How long does a portable power station last?
That depends on how you are using the power station. Factors such as the size of the power station, its age, battery efficiency, and the number of devices you are charging with the power station can significantly affect the duration of use.
To give you a rough idea of how long our top picks last, when powering a table lamp, the 252.7 Wh RAVPower power station lasted just over 37 hours, while the much larger (and much more expensive) 1000 Wh Goal Zero Yeti 1000X lasted 4 days and 15 hours. Of course, these times will decrease significantly if you have more devices connected to the station, but this will give you a relative sense of their durations. It’s best to consider the expected number of devices you’ll need to power and the duration of their use in advance, and then figure out the size of the power station to use.

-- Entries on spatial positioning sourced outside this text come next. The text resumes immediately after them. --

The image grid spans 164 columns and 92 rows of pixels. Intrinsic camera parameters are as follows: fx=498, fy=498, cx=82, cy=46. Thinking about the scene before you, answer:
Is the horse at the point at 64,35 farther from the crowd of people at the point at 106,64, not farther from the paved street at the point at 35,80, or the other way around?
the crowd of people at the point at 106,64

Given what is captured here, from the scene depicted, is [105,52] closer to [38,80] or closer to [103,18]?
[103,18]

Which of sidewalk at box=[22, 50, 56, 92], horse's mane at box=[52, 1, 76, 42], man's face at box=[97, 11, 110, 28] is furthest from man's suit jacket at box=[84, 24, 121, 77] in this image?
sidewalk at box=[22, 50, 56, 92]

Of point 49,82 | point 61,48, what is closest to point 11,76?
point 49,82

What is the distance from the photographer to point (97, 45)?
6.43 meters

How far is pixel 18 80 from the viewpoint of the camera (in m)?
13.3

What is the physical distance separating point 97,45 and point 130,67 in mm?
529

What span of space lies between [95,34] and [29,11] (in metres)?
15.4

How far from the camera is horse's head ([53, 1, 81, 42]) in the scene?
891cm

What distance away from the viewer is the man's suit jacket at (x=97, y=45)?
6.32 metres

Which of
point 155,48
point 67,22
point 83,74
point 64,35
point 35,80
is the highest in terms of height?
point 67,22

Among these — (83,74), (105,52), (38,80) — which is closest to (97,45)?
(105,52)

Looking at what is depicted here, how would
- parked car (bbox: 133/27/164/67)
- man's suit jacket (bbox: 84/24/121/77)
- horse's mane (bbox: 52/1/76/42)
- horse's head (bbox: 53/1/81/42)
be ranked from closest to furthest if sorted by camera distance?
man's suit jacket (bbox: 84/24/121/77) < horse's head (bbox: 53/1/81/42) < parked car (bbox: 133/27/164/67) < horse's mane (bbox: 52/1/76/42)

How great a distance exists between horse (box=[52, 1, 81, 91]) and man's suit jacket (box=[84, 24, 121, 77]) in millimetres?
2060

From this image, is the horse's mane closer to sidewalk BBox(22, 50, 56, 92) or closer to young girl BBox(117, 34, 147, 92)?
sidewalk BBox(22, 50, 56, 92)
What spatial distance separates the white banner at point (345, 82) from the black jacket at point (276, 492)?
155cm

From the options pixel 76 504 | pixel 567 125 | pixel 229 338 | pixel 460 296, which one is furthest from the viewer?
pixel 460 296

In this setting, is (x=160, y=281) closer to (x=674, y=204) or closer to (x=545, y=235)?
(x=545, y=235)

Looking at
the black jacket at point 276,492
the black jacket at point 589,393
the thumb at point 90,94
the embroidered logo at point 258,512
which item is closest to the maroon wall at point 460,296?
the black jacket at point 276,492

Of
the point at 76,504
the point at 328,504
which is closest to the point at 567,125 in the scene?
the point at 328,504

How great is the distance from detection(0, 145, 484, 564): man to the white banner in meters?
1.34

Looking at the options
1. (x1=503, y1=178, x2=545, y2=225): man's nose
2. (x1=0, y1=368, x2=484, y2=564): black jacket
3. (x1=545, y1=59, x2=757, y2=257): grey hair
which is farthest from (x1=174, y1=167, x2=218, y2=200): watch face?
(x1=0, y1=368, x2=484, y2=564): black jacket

What can a portable power station do?
There are too many devices to name specifically that you can run with a power station. Generally though, you can expect to be able to run smaller electronic devices and gadgets like phones, smaller fans, lights and some smaller medical devices like CPAP machines.
While larger power stations can operate larger devices, such as some refrigerators, they may only last for a few hours before the power station battery is fully discharged. It’s best to keep smaller devices running on your portable power station and leave larger devices for backup generators in case of an emergency.
Can a portable power station operate a refrigerator?
Yes, it is possible to operate a refrigerator, but not for long. Assuming your portable power station is fully charged, you can wait for the fridge to run for a few hours before the power station battery needs to be recharged. However, again, this largely depends on the size, efficiency, and age of your power station.